In partnership with academics, other charities, and policy experts, in the last three years the Trust has published a number of research reports. These include a report on some of the impacts of the transition to Universal Credit; a paper seeking to measure for the first time the extent of food poverty across the UK, and links to problems with the welfare safety net; and a report identifying a number of problems they see with the benefits system contributing to an increase in foodbank use. They have also made evidenced submissions to the Work & Pensions Select Committee Inquiries into sanctions and welfare delivery, and input into the All Party Parliamentary Group on Hunger’s Feeding Britain Inquiry.
How do I volunteer, or donate to a foodbank? How else can I help?
One way you might help is by factoring the UK food poverty situation into your decision about how to vote in the General Election on Thursday.
Other obvious ways are to donate food or to volunteer, whether with the Trussell Trust, or another emergency food assistance project.

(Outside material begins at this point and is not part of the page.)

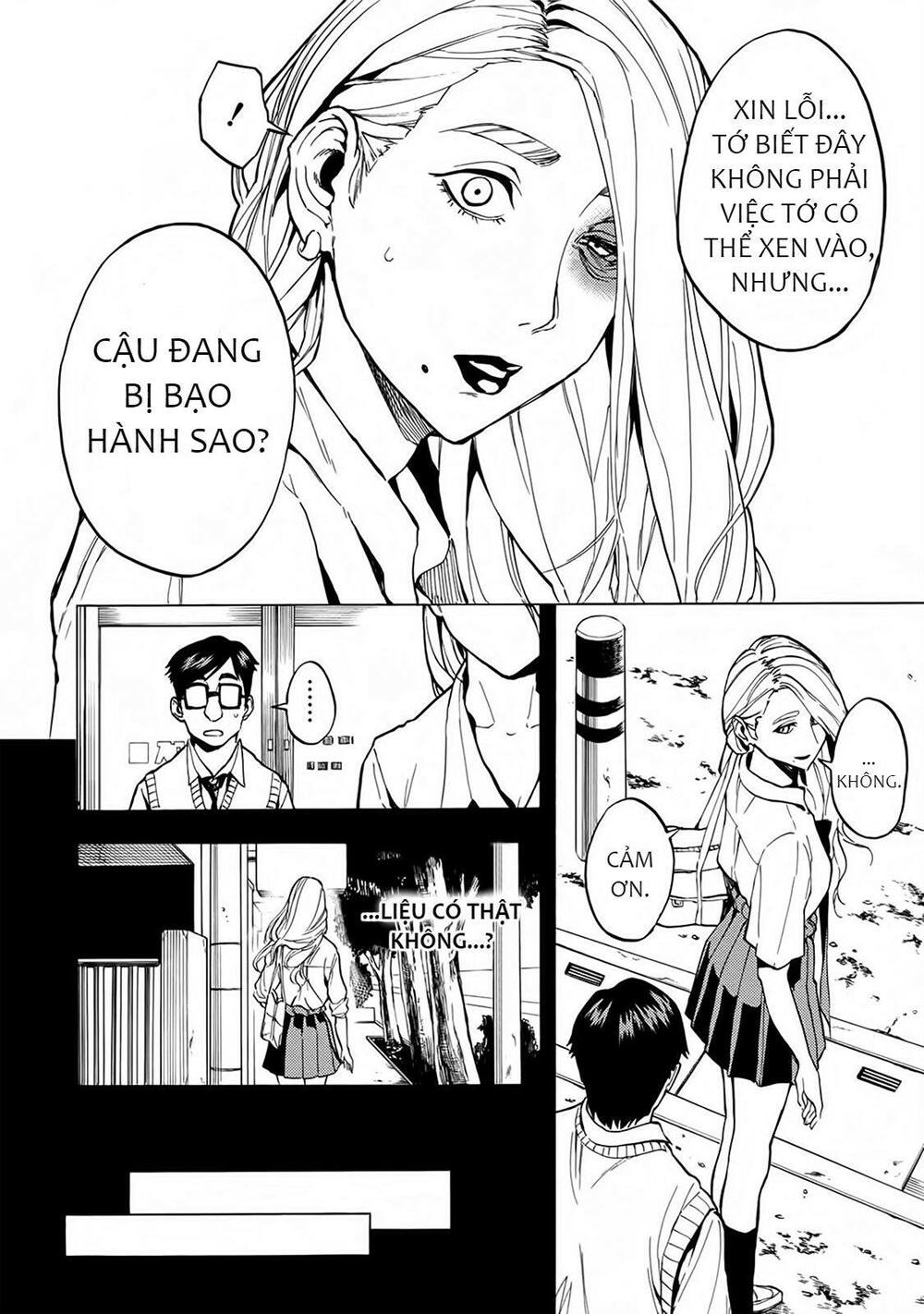 Jinrou Game 2 - The Beast Side Chapter 14 - Trang 11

Over 90% of food distributed by Trussell Trust foodbanks is publically-donated. Collection boxes are often in local supermarkets, and foodbanks will also take donations direct. It is best to check with your local foodbank to see what supplies they are currently short of e.g. my local foodbank is always short of fruit juice, but has far too many biscuits, which also tend to have a shorter shelf-life than other non-perishable food.
You can find out where to volunteer or donate food with the Trussell Trust in your local area via the map and other information on their website. There is also a link for one-off or regular monetary donations.